Hello Everyone, In this article, we will discuss migrate data from RDBMS to Elasticsearch using Logstash

Before jumping to the concept, let get a simple introduction about RDBMS, Elasticsearch, and Logstash. 

Introduction to RDBMS

  • A relational database management system (RDBMS) is a database management system (DBMS) based on the relational model invented by Edgar F. Codd at IBM’s San Jose Research Laboratory.
  • RDBMS is widely and mostly used database management system in the IT industry as of now. 

Introduction to Elasticsearch

  • Elasticsearch is a distributed, RESTful search and analytics engine capable of solving a growing number of use cases. 
  • Elasticsearch lets you perform and combine many types of searches — structured, unstructured, geo, metric.
  • Elasticsearch is really fast. 
  • For details information about elasticsearch, please visit Elasticsearch website.

Introduction to Logstash

  • Logstash is an open source, server-side data processing pipeline that ingests data from a multitude of sources simultaneously transforms it, and then sends it to your favorite “stash.” such as Elasticsearch as well as other multiple sources too.
  • Logstash modules orchestrate a turnkey ingest-to-visualize experience with popular data sources like  ArcSight and Netflow.
  • For details information about logstash, please visit Logstash Website.

Now, let’s come to the concept of data transfer from RDBMS to Elasticsearch using Logstash.
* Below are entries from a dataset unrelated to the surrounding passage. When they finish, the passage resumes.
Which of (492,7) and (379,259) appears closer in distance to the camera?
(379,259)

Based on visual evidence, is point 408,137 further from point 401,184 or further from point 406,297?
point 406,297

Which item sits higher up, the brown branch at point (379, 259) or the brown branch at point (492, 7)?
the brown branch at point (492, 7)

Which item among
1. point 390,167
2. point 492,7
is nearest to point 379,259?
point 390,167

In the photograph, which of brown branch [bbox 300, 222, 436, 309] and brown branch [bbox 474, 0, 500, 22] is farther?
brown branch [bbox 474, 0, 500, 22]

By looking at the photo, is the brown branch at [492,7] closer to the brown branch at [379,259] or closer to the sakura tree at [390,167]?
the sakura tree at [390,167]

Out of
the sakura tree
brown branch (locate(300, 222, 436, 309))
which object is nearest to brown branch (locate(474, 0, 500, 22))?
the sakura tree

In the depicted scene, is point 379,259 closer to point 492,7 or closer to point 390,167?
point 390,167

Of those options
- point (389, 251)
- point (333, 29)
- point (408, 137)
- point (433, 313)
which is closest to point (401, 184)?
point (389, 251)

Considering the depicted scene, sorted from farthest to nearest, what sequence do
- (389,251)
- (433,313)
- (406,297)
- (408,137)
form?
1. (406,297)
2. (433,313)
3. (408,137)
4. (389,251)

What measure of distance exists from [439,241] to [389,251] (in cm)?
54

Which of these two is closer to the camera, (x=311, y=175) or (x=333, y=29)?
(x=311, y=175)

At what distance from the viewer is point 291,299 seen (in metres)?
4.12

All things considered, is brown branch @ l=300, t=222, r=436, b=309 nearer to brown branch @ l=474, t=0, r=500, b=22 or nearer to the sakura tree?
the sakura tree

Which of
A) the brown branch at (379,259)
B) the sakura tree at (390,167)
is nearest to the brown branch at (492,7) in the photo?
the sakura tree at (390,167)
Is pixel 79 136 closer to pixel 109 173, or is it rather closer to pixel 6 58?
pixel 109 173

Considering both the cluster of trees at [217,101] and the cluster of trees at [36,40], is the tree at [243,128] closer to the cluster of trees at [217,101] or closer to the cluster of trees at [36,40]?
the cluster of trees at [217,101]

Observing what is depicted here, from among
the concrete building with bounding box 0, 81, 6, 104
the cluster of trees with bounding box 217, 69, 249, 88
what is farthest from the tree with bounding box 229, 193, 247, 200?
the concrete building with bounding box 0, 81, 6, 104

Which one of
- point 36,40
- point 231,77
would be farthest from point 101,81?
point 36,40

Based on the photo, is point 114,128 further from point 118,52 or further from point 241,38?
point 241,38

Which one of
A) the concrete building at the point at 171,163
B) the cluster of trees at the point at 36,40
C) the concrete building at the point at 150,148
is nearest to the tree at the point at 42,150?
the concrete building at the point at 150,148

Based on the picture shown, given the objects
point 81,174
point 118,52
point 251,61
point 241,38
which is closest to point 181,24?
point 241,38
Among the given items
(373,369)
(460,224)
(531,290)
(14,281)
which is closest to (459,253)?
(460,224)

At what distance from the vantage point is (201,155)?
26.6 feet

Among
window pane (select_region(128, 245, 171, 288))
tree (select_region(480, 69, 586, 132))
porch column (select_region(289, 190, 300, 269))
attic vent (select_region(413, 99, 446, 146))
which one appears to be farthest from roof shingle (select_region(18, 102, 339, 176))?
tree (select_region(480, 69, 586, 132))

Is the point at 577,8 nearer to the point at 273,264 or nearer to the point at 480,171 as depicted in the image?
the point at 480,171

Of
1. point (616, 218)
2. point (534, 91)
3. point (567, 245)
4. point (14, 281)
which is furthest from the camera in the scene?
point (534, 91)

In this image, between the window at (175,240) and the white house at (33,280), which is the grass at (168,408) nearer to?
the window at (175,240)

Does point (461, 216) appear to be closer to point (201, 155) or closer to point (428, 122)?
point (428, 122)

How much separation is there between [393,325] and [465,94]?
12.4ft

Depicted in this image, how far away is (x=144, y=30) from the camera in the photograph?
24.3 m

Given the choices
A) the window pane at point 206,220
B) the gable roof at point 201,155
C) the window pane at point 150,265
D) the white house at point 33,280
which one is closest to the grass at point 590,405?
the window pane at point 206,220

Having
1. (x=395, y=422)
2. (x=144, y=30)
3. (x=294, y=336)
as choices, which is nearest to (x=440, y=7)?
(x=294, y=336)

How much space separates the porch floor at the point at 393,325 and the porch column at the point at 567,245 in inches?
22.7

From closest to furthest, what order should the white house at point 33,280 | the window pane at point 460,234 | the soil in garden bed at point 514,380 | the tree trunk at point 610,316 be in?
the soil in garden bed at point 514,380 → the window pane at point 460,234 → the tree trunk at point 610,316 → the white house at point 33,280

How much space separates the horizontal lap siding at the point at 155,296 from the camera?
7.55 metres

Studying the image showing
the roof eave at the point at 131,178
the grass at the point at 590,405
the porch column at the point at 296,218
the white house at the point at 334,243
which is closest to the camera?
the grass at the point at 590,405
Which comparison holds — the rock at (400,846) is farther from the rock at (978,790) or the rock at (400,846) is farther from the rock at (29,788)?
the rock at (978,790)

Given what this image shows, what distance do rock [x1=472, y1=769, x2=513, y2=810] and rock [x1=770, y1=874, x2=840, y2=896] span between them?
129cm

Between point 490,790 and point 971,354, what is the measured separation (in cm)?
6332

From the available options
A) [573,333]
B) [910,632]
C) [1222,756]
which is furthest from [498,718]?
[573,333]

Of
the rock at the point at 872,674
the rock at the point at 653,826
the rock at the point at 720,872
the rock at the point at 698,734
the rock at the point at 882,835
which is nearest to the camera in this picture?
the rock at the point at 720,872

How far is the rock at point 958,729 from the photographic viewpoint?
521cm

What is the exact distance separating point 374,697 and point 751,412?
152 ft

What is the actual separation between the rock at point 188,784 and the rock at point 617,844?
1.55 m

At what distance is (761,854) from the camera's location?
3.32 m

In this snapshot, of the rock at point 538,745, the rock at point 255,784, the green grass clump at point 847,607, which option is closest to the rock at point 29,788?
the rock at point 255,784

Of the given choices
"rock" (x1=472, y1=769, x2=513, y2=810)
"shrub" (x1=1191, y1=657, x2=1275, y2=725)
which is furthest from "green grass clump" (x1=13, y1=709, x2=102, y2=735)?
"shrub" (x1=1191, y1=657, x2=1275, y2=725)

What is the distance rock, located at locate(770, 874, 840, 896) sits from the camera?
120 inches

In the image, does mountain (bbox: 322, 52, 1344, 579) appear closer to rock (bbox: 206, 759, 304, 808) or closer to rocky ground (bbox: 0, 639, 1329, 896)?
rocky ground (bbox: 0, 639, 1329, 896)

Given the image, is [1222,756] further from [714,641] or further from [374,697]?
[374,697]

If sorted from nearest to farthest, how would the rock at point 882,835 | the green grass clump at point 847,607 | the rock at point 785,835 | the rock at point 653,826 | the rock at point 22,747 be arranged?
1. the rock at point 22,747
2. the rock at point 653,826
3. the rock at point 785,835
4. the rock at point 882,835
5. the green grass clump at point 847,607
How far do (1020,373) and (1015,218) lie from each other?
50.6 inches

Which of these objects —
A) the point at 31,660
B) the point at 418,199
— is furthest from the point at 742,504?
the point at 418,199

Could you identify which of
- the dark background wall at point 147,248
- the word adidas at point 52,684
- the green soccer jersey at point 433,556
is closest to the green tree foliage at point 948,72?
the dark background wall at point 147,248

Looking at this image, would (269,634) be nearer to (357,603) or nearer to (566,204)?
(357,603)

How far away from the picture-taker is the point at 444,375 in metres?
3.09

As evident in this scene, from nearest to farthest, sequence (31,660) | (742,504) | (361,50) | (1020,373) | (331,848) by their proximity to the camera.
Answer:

Migrate data from RDBMS to Elasticsearch using Logstash

There are mainly 3 ways to achieve this process as:

  1. Using the Logstash JDBC input plugin – To ingest data from RDBMS to Elasticsearch directly.
  2. Using Kafka with JDBC connector – To ingest data in a streaming condition.
  3. Using Elasticsearch JDBC input plugin – For direct and simple data ingestion.

Before going to the next step, let’s check about pre-requisites for this process. 

Pre-requisites 

  1. Elasticsearch should be installed into the system and elasticsearch service should be in running mode.
  2. Logstash should be installed into the system.
  3. MySQL should be installed and in running mode.

Understand the structure of Logstash Config File.

input {
jdbc {
# Provide the path of JDBC Driver Library path
jdbc_driver_library => ""
# Provide the JDBC Driver Class Name
jdbc_driver_class => ""
# Provide the JDBC Connection String information.
jdbc_connecting_string => ""
# Provide the JDBC Username
jdbc_user => ""
# Provide the JDBC Connected User's Password.
# In case, no password, only put ""
jdbc_password => ""
}
}

output {
elasticsearch {
# Provide hosts IP address information
hosts => "localhost:9200"
# Give Index name in which data will get index.
index => ""
# Give Document type which comes under index.
document_type => "employee"
# Provide Elasticsearch User name. If not then you can remove this line.
user => ""
# Provide Elasticsearch User's password. If User is not available then
# remove this line.
password => ""
}
}

Understand this configuration file first:-

Logstash config file usually comes in 3 sections:-

  1. Input section where we have to provide information about our input table .
  2. Filter Section where we have to convert data as using mutate and all. This is optional.
  3. Output section where we have to provide Elasticsearch information such as host, index name etc.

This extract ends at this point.